Déception de la nomenclature, enfin et surtout. Elle compte environ 240 mots; ce n’est pas beaucoup. C’est encore moins quand on s’aperçoit qu’il y a quatre entrées au mot gras, mais pour une seule définition, et que les mots commençant par c et par j apparaissent à leur place dans l’ordre alphabétique, puis de nouveau après la lettre z. Il faut de l’imagination pour découvrir que l’entrée «Sulption» renvoie à l’expression «sul ’piton» et «Wague», à «waque» (cri). À «charge», on lit «combien tu prend» (sans s) à côté d’une fleur de lys, et «combien tu prend» (toujours sans s) à côté d’un drapeau de la France, alors que ce devrait être l’inverse. Il vaut mieux ne pas confondre «crouser» («faire la cour») et «creuser» une fille (parfois appelée «chicks», au pluriel, même s’il n’y en a qu’une, parfois «chique», ce qui est plus dur à avaler). «Mornifle» et «couper les cheveux en quatre», pour prendre deux exemples au hasard, sont au Petit Robert; pourquoi les mettre ici ? Le logiciel s’appelle Tabarnac !, mais la nomenclature préfère Tabernac. Enfin, l’Oreille avoue avoir ignoré jusqu’à ce jour qu’un «coupe crotte» était un string, que «câler l’orignal» supposait un vomissement et qu’avoir «ses embacles [sans accent circonflexe] de lady» signifiait «avoir ses règles».
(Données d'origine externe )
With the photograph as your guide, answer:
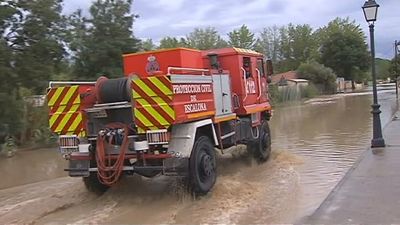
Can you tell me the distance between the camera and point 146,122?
28.9ft

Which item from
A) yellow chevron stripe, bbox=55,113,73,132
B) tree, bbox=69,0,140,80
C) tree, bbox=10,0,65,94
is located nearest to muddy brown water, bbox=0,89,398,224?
yellow chevron stripe, bbox=55,113,73,132

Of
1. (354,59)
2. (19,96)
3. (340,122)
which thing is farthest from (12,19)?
(354,59)

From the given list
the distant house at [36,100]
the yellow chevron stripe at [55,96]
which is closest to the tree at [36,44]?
the distant house at [36,100]

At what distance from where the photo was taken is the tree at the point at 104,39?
25.2 metres

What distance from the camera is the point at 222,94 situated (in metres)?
11.1

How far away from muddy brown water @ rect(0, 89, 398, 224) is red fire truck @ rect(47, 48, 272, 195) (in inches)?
19.0

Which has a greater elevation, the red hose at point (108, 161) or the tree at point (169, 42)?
the tree at point (169, 42)

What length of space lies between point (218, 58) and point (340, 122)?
48.6 ft

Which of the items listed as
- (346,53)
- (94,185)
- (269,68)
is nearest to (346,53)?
(346,53)

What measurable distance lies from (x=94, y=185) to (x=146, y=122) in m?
2.30

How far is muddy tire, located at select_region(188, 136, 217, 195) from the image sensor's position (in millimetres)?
9305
La définition de crouser dans l’application Tabarnac !

Trois remarques pour conclure.

On peut voter pour chaque définition, entre «C’est l’fun !» et «C’est plate !». C’est une catégorie de trop.

L’équipe qui revoit les logiciels soumis au App Store a retardé le lancement de Tabarnac ! Pas assez.

C’est bien ce qui s’appelle «Butcher son travail» (que l’on doit prononcer «Botcher», ce que ne dit pas le logiciel), soit «Faire un travail avec négligence». Tabarnac ! coûte 0,99 $. Ça ne les vaut pas.

P.-S.—L’Oreille tendue a assisté hier à la conférence d’Artiom Koulakov sur les jurons québécois qui précédait la pièce Sauce brune de Simon Boudreault à l’Espace libre et elle a suivi les conseils placardés sur les murs : elle a acheté «Le tabarnak de livre», le texte de la pièce. (Ce qu’elle a pensé de tout ça ? Ce sera pour demain.)